*Problem details*.
Answer these questions using the passage on importing The University of Huddersfield's researcher information:
1. What repository software version must an institution run to use the second method?
2. How many unique individuals were identified after the initial run?
3. How many actual mis-matches did the British Library team find?

*Passage*.
Importing The University of Huddersfield’s researcher information.
One of the main avenues through which we hope to build up the Names core record set is through harvesting information about researchers at the repository level. There are currently two methods by which a repository can make their data accessible for use within the Names project. The first method is to submit their data to us by producing a data extract of their researcher information that conforms to our Data Format Specification. The second method requires the institution to be running EPrints 3.2.1 or above as their repository software, and was recently explored with The University of Huddersfield.
EPrints 3.2.1 and above provides semantic web support, including data export in RDF+XML. By developing specific classes to read the data output using Jena we are able to harvest data from the source to be used by our matching and disambiguation algorithms against the existing Names records. To test this out we recently collaborated with The University of Huddersfield to try and extract and disambiguate the creators from their EPrints repository.
The first, and simplest step, was to export Huddersfield’s EPrints data as RDF from their repository (http://eprints.hud.ac.uk/id/dump). Once we had done this we could easily process the resulting RDF+XML file, using our disambiguation algorithms to try and match creators identified in the document against existing individuals identified within the Names Service. Two types of creator were defined in the RDF dump: those that were internal (belong to the institution) and those that were external (don’t belong to the institution). Because the amount of disambiguating data pertaining to the external individuals was limited we decided to only process internal creators to help increase accuracy of the results, and reduce the noise of creating many files with sparse information.
Processing and testing of the Huddersfield data has been an iterative process, and we used the exercise to both contribute to our records and also help improve the accuracy of our disambiguation algorithms. After an initial run we managed to identify ~550 unique individuals, but we needed to quality assure these results in order to ascertain how accurate the matching was. In order to do this, two reports were produced, one containing potentially mis-matched records (records which contained information from two or more individuals), and one containing potentially non-matched records (separate records which contain information about the same individual). We discovered around ~300 potential mis-matches and ~200 potential non-matches.
A team at the British Library with specialist skills were made available to quality assure the results, analysing each of the potential mis-matches to see whether an actual mis-match occurred, and analysing a sample of the potential non-matches to see whether a match should have occurred and why. The results of the mis-matches were encouraging, with 0 mis-matches found, however the results of the non-matches indicated that around 80% of the potential non-matches were actual non-matches.
Using this information we were able to fix a software bug, and also make further tweaks to the disambiguation algorithms to reduce the level of non-matches. After a further round of quality assurance by the British Library we discovered that we had reduced the number of non-matches to around 50% and the remaining cases were deemed impossible to match by automated means. These final records were merged manually.
Once all identified individuals had either been matched with an existing names identifier or assigned a new one we were able to return a list of assigned names identifiers to Huddersfield.
Some of the identifiers and records created or added to as part of this exercise are listed here:
1. http://names.mimas.ac.uk/individual/46934 (a record created purely from Huddersfield data)
2. http://names.mimas.ac.uk/individual/6831 (a record which already existed, but had Huddersfield data merged into it).

*Information*.
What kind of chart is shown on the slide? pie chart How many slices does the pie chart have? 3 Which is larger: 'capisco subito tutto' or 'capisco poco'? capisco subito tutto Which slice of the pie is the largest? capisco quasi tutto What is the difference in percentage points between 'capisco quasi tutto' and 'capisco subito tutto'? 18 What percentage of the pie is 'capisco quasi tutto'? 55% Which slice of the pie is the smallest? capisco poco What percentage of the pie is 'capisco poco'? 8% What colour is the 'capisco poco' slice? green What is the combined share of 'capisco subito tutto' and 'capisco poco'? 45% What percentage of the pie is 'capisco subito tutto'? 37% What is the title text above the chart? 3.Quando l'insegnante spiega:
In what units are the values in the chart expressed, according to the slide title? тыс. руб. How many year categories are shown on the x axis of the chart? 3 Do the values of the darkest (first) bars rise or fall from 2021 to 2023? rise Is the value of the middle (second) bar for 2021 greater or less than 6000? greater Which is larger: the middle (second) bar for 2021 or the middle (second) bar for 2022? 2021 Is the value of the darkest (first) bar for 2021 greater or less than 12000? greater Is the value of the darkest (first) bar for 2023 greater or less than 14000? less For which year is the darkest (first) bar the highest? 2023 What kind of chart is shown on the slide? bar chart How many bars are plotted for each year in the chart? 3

==

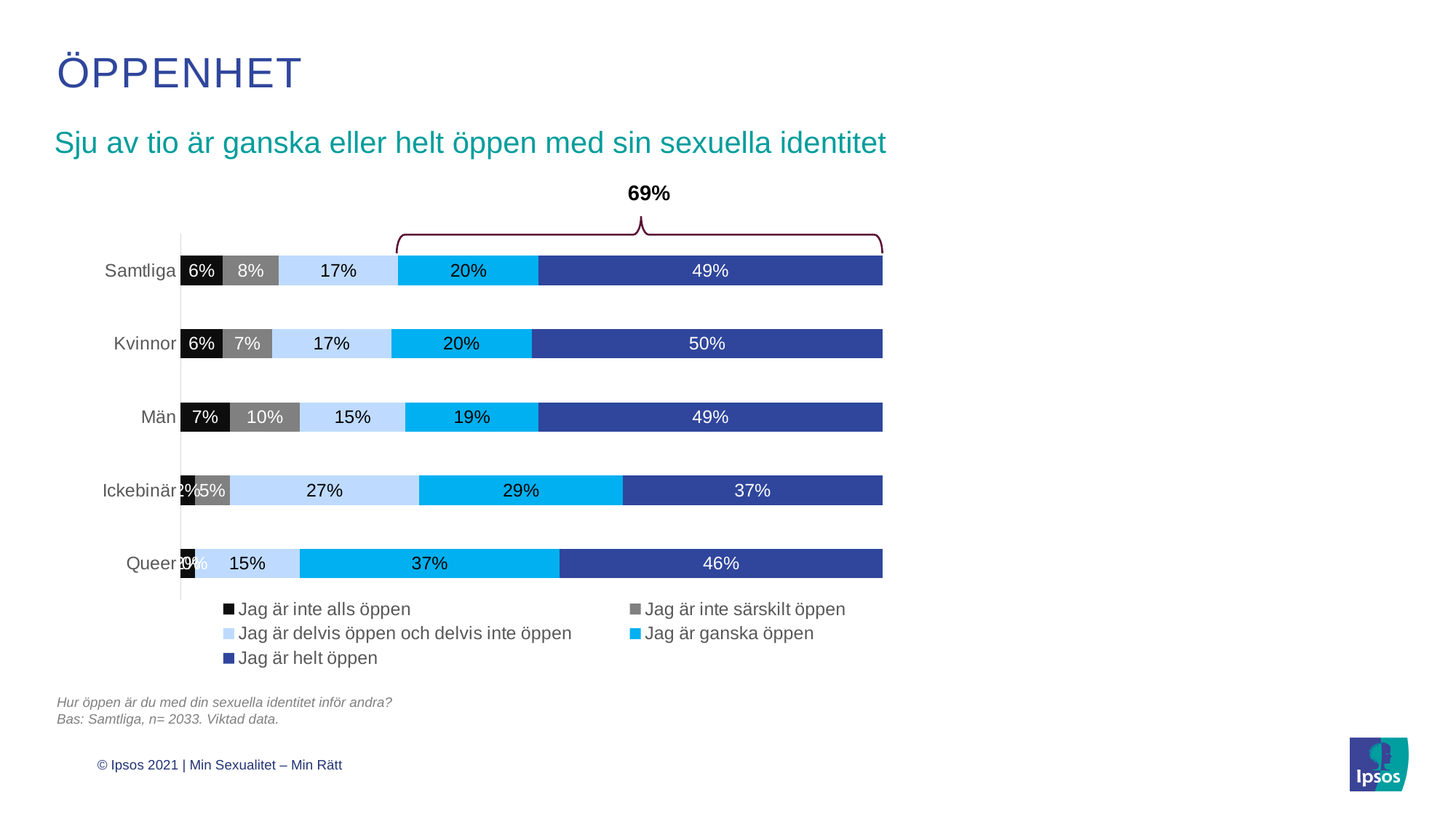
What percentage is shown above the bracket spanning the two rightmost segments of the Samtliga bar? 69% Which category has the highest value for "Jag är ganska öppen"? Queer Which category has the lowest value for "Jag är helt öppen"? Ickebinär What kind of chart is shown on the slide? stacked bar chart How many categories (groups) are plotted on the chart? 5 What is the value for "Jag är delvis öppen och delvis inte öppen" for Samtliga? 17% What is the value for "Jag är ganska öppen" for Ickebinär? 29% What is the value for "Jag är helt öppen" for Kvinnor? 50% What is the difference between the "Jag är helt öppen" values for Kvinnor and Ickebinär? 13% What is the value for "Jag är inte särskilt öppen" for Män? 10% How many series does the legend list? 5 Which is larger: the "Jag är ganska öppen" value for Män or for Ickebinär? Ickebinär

*Answer for this exercise*.
1. EPrints 3.2.1 or above.
2. Around 550.
3. None (0).